Could such an attempt really succeed?
Or would I discover that there are certain principles that it is
absolutely impossible to doubt?
If I begin by treating all my ideas as false, will I discover that my
mind contains ideas that bear unmistakable marks of truth?
(Descartes, Meditations, 1641)
Cogito ergo sum: “I think, therefore I am.”
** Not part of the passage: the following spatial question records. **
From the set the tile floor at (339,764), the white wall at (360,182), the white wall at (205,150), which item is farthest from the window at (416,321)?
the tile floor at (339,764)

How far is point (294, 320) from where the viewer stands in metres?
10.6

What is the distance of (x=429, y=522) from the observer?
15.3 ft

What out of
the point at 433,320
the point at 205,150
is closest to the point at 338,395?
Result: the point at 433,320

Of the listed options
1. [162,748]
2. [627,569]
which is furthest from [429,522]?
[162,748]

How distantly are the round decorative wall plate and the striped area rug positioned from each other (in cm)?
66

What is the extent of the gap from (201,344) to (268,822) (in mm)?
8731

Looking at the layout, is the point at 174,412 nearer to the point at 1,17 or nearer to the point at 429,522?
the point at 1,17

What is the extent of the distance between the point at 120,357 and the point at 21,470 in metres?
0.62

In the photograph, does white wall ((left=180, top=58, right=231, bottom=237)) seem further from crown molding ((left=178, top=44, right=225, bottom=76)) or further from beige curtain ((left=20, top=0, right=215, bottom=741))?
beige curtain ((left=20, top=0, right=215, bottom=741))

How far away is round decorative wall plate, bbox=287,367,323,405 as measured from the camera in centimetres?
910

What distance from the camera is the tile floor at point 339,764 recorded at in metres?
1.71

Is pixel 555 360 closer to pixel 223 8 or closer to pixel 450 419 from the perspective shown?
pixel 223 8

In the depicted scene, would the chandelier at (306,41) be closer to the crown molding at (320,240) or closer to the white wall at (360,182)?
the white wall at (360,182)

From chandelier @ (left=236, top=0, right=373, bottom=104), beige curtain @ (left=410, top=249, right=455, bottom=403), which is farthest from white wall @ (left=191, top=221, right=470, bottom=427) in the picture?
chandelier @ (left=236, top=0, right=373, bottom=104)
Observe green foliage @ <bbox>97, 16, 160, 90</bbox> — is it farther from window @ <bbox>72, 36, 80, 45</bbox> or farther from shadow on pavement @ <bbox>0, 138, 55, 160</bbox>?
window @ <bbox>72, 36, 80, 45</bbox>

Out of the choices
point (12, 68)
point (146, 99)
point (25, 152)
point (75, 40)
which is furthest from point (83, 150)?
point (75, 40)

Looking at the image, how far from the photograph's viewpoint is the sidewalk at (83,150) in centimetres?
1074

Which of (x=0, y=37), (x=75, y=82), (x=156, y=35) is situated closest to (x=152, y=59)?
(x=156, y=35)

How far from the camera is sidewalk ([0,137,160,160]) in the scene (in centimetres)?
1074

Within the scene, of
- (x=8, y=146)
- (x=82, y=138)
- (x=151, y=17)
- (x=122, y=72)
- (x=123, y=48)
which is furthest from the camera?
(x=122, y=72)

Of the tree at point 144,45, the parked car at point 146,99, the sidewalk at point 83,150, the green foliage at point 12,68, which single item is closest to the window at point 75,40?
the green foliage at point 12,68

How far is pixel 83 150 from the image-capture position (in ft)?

“While I wished to think that everything was false, it
was necessarily the case that I, who was thinking this,
was something.”
“…this truth, I think, therefore I am, was so firm that
all the most extravagant assumptions of the sceptics
were unable to shake it…”
“…from the very fact that I was thinking of doubting
the truth of other things, it followed very evidently and
very certainly that I existed….”
Now that we know one certain truth, we ask, in what
does its certainty consist? What rule can be developed
for recognizing certain truths?
Nothing convinces Descartes of the truth of “Cogito,
ergo sum,” except the fact that he clearly and distinctly
perceives it to be true.
Therefore “I could adopt as a general rule that those
things that we conceive very clearly and distinctly are
true. The only outstanding difficulty is in recognizing
which ones we conceive distinctly.”
Can ideas have “marks” that tell us whether they
correspond to something real?
Descartes: From my doubts I know that I am limited and
imperfect.
But the idea of God has such perfection in it that I know that its
cause must be something outside of me, i.e., a perfect being.
Nothing in any other idea implies the existence of the
corresponding thing. I can be certain of the properties of a
triangle, but nothing I can know about the essence of a triangle
can tell me whether there is such a thing as a triangle.
But the idea of God contains existence in its essence. That God
exists is as certain as that a triangle has three sides.